The differences among the treatments for dry biomass accumulation corresponded to the differences in total yields. Plants grown under reflective silver plastic mulching had a 17% average increase in total yield compared to those under white plastic mulching, while the insect row cover treatment increased zucchini total yields by 14% compared to those in the no-cover treatment.

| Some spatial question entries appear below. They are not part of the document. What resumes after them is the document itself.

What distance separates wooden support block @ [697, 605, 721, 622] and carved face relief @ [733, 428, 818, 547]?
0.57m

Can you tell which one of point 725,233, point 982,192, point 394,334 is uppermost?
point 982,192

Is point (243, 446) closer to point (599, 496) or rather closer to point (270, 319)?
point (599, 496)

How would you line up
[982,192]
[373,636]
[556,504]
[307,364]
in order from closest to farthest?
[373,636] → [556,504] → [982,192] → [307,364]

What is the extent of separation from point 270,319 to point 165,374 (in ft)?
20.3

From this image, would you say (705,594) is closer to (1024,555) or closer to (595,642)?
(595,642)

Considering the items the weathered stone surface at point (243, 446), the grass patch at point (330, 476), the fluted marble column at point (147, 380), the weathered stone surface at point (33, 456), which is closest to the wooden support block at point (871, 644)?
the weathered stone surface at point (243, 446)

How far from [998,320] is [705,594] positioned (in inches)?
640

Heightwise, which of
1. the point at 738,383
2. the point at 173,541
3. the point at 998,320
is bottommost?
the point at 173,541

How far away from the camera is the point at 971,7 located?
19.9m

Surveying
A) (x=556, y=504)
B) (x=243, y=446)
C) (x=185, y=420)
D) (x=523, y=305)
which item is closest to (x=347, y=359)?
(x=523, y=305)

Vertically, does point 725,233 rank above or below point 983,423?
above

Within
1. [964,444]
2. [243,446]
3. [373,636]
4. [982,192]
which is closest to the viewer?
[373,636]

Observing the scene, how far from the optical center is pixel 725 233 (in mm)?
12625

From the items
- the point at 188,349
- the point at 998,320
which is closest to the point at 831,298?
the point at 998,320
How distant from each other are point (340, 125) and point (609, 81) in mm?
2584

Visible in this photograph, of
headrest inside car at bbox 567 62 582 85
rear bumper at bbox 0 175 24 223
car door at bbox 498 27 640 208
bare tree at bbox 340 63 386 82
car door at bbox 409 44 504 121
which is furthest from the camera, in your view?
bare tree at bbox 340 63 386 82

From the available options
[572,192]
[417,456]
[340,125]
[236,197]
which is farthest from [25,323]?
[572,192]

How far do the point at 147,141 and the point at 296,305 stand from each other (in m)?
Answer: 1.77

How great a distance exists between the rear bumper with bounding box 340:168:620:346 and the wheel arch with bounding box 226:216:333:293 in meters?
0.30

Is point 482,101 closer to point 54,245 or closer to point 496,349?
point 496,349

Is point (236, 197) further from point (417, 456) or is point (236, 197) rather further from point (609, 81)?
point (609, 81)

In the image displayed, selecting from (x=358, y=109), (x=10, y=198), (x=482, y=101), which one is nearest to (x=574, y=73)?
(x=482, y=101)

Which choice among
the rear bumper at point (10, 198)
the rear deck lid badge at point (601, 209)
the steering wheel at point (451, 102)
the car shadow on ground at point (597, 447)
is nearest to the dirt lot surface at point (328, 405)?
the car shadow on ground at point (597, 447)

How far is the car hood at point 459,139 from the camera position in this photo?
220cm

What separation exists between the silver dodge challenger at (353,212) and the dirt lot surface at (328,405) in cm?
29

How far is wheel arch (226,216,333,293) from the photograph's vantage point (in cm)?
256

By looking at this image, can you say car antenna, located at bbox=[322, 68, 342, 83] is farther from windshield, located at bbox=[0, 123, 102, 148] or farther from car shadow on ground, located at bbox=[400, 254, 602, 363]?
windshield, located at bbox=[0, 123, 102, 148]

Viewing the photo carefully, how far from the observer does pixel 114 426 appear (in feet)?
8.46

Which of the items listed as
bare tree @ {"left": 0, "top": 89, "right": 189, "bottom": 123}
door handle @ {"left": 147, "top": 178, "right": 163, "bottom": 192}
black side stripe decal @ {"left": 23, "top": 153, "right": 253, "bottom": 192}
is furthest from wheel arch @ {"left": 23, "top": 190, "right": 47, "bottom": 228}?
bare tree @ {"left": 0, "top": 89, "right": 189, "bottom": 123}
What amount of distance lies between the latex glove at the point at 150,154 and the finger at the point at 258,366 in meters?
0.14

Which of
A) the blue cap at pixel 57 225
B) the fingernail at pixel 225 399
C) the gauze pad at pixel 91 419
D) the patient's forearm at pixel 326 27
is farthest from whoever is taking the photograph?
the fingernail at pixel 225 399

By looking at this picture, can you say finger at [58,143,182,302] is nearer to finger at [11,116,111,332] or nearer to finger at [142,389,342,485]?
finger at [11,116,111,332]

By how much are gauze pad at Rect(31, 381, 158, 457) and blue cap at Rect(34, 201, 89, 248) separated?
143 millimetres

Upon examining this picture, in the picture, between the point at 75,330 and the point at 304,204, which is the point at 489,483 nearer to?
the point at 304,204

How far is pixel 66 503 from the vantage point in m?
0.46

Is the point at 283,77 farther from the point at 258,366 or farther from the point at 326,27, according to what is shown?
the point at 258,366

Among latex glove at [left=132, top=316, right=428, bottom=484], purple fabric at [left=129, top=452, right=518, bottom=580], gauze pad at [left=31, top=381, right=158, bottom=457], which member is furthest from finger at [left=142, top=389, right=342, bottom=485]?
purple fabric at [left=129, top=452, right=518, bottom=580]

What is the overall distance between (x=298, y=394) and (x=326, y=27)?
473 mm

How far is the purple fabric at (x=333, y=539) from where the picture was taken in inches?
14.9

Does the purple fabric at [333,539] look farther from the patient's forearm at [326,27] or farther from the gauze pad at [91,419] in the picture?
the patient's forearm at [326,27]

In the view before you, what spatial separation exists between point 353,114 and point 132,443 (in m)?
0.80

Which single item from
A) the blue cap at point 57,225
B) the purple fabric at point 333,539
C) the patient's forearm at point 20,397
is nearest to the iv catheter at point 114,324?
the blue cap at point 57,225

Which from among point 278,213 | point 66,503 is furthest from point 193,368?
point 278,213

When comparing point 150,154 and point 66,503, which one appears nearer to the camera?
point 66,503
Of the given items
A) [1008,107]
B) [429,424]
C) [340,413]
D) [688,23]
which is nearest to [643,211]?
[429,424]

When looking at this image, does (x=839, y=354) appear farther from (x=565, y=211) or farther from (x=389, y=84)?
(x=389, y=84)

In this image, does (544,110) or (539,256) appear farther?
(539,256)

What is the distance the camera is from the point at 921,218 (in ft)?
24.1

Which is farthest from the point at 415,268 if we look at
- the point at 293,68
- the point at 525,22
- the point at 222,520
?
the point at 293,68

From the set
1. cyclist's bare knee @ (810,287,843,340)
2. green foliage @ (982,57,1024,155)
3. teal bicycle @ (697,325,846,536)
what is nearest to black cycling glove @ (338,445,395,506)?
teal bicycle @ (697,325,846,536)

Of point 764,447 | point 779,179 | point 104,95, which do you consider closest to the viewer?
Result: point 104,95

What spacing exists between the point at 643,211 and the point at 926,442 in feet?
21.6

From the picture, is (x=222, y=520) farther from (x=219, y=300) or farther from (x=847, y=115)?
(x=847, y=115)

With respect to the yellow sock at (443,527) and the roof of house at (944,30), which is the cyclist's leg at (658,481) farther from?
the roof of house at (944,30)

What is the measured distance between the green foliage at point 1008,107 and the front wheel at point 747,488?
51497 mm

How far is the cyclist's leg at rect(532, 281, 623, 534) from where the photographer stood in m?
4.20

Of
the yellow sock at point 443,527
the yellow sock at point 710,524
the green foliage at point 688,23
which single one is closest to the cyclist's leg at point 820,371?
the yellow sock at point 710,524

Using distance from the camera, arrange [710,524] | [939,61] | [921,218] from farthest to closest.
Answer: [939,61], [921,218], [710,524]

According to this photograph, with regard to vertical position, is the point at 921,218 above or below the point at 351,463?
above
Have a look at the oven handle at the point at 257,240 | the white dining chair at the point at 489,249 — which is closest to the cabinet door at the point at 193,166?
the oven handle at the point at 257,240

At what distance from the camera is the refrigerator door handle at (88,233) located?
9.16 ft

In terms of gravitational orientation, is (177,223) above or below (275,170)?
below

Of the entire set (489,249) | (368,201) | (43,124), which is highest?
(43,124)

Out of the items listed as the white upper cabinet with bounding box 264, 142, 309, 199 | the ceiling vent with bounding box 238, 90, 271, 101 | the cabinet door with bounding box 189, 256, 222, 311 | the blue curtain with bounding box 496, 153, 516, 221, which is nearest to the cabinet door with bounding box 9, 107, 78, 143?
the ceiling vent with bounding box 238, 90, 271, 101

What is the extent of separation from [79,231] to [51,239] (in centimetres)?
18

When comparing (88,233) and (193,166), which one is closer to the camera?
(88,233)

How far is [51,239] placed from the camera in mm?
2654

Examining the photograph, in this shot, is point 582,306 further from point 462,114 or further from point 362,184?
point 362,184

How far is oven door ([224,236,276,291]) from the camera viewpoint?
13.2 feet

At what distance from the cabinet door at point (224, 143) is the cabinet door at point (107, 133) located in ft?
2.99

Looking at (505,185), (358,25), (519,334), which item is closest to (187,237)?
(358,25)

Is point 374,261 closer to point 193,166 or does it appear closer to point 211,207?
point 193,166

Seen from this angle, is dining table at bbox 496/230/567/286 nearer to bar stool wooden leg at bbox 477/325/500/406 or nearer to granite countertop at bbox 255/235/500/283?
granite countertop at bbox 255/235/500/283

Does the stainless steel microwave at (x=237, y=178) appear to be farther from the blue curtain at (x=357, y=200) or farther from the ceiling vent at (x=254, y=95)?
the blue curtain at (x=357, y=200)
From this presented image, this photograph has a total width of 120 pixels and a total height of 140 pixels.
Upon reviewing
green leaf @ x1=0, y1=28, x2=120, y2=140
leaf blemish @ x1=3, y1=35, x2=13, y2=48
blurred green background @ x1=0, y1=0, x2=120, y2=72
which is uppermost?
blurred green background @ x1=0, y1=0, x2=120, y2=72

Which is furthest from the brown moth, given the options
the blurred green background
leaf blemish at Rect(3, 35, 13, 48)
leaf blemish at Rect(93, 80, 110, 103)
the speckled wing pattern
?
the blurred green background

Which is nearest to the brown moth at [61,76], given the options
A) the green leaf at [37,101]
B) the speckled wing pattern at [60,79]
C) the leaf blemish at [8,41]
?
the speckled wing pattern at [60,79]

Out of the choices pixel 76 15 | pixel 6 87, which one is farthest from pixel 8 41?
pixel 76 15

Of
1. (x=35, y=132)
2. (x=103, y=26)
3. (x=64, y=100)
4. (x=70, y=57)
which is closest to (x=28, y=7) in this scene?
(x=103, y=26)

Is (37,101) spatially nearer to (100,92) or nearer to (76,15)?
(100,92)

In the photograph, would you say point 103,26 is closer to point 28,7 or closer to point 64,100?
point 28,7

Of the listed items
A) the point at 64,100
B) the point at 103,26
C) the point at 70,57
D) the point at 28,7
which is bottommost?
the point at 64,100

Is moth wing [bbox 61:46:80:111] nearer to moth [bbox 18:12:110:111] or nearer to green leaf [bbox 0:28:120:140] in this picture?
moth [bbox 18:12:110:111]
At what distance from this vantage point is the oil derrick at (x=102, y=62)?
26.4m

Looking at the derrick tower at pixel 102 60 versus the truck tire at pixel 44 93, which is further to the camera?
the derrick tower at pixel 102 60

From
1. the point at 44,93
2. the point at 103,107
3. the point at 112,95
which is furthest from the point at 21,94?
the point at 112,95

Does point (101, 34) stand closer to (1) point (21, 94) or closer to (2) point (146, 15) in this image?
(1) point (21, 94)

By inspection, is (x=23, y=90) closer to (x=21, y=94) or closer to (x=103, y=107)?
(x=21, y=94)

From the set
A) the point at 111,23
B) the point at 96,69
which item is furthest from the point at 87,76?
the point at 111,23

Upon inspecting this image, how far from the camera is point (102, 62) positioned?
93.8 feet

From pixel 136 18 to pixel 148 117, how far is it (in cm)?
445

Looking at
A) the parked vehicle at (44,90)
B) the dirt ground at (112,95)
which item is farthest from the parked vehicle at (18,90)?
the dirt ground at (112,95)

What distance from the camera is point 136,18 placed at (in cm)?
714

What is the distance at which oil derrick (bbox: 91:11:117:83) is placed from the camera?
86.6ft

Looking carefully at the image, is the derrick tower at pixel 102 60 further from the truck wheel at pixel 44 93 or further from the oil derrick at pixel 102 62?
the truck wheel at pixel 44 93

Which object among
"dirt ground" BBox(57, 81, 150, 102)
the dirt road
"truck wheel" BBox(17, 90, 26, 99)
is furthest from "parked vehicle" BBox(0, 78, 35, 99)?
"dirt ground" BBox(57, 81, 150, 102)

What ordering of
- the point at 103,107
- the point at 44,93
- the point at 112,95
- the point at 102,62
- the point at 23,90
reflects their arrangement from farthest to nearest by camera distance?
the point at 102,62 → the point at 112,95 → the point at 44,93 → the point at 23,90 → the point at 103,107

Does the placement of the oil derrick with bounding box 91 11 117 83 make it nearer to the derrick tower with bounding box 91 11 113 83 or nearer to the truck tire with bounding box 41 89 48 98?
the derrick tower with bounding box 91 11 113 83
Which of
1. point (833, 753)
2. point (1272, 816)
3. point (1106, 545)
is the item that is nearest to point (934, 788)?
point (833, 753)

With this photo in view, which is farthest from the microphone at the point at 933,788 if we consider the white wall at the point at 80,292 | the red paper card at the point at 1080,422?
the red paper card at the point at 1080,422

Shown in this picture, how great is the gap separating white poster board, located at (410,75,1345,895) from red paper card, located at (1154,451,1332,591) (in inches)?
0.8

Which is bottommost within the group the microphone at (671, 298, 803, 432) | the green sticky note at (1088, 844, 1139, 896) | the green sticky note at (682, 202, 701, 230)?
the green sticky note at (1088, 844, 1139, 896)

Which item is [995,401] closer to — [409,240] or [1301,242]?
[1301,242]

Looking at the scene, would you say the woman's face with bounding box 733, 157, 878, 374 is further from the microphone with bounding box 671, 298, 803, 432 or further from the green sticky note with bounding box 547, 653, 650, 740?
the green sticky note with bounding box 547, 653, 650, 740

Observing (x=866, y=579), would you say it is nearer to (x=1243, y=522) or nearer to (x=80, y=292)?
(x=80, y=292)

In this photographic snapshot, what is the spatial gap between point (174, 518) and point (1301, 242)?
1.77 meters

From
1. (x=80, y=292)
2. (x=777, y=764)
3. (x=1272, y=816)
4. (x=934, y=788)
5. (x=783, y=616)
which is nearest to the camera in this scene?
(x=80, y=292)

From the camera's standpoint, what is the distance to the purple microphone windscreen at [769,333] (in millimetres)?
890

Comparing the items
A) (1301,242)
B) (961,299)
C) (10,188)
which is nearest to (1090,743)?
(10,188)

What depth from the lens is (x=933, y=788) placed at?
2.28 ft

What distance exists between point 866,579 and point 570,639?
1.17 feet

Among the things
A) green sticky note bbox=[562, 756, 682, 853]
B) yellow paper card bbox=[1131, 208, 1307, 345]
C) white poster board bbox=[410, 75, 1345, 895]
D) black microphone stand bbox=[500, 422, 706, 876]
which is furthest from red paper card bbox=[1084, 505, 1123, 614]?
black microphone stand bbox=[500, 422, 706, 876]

These results suggest that utilizing multiple cultural practices may reduce whitefly populations and increase total yields but could be an additional cost to the grower, and the economic viability should be considered in future studies. Combining reflective silver plastic mulching and insect row covering could be sustainable pest management practices for controlling whiteflies in zucchini production in the southeastern U.S. while reducing broad-spectrum pesticide use. These practices can be considered IPM practices, since row covers provide a barrier to whiteflies in early season, while silver plastic mulching may assist in repelling whiteflies until the expanded plant foliage covers the mulch.

5. Conclusions

Sweet potato whitefly is currently the main challenge facing vegetable production in the southeastern U.S. during the fall growing season. This is mostly due to the insect directly damaging vegetable crops and its role as a vector of many plant viruses. This study indicated that insect row cover and silver reflective mulch treatments decreased whitefly populations, increased dry biomass accumulation, and enhanced total yields compared to those in the no-cover and standard white plastic mulching treatments at all locations. Zucchini yield increased by 17% using silver reflective mulching and by 14% with insect row cover. Prior research emphasizes the importance of combining different management practices to reduce whitefly populations, and the present study corroborates the findings in the literature. This study introduces new integrated pest management practices for whitefly management in the southeastern U.S. Future studies can be conducted to evaluate the influence of cultural practices on the severity of whitefly vector viruses and whitefly’s natural enemies, which were not observed in this study.